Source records
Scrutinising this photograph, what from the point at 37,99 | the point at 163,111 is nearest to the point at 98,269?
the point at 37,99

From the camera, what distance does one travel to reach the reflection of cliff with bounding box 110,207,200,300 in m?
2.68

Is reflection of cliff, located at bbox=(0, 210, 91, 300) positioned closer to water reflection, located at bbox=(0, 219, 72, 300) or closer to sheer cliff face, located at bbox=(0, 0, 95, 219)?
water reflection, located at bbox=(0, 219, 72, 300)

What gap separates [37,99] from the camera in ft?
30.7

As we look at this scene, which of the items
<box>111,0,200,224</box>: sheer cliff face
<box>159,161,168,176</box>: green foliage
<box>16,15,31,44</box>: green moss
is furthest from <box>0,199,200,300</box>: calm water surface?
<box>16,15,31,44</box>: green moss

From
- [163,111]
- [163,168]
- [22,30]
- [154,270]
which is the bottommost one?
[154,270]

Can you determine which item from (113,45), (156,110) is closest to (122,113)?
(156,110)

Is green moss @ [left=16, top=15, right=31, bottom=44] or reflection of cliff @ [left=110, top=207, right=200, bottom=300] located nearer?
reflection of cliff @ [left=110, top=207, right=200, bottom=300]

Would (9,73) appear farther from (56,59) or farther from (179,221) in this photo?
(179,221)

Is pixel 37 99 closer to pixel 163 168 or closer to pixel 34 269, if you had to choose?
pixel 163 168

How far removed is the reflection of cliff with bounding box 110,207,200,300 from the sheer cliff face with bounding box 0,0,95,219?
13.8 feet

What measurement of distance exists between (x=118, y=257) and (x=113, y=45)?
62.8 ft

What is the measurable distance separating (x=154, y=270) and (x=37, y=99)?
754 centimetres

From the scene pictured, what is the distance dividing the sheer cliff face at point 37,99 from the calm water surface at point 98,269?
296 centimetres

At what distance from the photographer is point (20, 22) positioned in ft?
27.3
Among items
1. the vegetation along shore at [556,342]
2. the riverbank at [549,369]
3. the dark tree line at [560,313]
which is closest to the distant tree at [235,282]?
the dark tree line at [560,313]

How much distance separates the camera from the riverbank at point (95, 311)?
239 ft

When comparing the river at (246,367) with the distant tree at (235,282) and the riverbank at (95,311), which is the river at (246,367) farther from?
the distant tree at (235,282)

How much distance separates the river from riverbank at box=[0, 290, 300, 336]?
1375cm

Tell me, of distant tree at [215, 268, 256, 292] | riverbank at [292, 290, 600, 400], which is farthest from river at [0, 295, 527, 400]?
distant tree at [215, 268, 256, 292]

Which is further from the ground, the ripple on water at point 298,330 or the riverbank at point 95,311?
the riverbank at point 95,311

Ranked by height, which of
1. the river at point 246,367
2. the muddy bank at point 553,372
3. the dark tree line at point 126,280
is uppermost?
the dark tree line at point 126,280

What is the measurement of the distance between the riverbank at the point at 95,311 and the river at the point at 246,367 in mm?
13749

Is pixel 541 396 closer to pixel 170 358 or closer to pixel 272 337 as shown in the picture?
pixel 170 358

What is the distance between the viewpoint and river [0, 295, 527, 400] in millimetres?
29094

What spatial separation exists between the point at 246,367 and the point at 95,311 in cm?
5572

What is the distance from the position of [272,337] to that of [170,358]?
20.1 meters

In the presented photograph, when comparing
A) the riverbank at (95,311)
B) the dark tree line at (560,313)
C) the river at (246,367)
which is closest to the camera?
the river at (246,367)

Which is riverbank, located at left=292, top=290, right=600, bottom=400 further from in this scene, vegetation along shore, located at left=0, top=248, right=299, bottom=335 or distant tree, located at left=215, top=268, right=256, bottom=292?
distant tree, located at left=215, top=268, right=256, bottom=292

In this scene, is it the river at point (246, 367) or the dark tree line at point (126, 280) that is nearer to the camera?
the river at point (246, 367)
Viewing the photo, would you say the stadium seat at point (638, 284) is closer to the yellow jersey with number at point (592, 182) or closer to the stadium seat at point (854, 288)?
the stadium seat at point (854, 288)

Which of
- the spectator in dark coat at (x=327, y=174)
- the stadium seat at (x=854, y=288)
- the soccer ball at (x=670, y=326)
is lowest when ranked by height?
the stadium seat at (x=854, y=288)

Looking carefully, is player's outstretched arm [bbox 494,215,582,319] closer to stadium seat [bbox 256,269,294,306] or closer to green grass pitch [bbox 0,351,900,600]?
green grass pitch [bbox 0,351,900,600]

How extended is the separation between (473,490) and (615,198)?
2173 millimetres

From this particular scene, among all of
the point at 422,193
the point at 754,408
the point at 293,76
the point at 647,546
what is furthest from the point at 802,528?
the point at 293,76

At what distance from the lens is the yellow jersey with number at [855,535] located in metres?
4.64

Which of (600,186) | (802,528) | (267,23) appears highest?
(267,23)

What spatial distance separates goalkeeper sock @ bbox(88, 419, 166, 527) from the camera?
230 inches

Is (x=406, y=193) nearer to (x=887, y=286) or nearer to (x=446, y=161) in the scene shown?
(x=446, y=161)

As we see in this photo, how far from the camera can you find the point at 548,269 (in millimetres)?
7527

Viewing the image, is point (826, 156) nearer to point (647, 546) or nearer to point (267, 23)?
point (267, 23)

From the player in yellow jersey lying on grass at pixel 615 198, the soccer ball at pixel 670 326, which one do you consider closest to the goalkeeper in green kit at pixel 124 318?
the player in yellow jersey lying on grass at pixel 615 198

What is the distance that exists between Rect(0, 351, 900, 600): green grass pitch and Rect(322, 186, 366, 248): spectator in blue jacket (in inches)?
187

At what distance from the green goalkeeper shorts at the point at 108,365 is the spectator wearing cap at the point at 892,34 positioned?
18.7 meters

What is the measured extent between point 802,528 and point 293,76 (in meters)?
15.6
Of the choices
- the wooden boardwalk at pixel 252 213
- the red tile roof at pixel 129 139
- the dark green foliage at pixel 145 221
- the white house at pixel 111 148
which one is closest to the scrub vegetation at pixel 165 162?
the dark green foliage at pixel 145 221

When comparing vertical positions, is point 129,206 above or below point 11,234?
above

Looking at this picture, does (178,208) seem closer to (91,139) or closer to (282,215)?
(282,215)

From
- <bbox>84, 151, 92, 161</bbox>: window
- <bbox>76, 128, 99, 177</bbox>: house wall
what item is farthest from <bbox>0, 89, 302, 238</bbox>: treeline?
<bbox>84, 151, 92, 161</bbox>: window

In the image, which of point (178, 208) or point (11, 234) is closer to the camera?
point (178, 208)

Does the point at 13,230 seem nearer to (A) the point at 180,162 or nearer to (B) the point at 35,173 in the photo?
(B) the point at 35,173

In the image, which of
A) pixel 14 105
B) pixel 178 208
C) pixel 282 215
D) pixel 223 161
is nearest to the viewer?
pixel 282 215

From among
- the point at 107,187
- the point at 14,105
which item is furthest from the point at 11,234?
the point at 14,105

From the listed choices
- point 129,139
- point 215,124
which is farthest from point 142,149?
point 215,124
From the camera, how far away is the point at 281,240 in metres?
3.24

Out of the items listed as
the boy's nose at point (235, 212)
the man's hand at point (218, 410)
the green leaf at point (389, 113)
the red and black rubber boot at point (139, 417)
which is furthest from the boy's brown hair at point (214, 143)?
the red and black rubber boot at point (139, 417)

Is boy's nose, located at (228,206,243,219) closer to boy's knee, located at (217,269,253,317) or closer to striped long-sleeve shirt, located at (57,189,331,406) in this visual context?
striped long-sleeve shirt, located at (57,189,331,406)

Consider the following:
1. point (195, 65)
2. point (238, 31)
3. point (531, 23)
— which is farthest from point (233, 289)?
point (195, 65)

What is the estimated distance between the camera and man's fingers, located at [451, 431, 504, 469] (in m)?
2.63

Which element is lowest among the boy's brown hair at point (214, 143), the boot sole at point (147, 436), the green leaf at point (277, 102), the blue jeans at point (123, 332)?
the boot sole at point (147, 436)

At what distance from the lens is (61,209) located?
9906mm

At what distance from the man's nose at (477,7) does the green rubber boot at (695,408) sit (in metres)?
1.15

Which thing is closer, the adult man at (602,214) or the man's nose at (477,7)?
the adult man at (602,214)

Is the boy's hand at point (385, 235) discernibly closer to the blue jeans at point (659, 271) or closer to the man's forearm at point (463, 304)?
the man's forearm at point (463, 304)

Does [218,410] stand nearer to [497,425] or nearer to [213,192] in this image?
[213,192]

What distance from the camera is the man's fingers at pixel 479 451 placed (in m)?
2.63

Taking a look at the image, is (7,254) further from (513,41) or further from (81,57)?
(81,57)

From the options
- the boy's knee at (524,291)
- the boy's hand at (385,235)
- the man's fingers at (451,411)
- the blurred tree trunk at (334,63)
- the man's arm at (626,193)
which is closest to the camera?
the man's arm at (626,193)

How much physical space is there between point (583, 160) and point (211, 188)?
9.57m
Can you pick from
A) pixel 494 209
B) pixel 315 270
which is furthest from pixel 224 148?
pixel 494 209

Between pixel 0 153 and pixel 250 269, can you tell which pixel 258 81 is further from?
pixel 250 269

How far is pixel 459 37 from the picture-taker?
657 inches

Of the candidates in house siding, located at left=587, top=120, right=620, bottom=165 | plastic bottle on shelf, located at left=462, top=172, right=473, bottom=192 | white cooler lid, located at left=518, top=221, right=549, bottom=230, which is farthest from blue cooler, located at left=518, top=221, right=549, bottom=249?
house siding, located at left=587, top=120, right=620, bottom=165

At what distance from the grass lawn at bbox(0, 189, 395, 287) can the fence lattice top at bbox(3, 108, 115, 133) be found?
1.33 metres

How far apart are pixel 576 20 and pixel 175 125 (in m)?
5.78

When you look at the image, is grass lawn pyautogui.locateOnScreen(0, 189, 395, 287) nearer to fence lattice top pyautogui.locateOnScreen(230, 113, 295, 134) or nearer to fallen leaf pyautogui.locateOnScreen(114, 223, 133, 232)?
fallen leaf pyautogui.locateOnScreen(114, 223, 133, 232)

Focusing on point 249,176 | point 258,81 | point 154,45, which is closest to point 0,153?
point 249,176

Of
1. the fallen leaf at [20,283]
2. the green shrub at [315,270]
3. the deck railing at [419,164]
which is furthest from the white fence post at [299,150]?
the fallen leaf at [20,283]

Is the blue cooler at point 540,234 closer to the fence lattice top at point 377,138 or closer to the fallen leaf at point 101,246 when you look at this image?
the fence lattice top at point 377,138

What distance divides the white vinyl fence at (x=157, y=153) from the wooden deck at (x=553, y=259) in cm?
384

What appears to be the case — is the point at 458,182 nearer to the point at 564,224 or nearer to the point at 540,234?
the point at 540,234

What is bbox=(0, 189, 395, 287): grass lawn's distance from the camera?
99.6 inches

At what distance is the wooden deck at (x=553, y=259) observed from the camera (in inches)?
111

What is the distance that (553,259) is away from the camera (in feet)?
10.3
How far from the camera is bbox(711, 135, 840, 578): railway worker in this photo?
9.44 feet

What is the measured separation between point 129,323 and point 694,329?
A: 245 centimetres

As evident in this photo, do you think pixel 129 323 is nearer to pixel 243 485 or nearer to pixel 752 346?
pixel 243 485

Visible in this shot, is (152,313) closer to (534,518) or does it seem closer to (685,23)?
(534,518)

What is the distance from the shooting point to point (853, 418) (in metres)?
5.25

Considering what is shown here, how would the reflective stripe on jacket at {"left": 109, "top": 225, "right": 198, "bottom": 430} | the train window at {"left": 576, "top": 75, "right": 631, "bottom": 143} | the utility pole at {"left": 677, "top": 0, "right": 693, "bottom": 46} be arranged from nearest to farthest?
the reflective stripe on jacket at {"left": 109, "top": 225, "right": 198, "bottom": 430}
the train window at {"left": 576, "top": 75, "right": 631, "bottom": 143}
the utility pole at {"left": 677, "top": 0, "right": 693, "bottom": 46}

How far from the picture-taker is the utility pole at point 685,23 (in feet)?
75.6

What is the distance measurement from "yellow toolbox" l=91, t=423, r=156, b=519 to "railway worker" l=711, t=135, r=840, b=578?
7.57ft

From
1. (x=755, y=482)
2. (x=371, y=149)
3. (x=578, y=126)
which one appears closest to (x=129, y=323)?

• Problem statement: Reproduce the listing above, starting at the line containing "What spatial separation" and ending at the line containing "20.1 meters", with the requests kept as they are. Add 55 to every distance value in the answers.

• Output:
What spatial separation exists between the point at 246,367 and the point at 95,311 in cm?
5627

What is the distance from the position of [272,337] to that of [170,358]?
75.1 meters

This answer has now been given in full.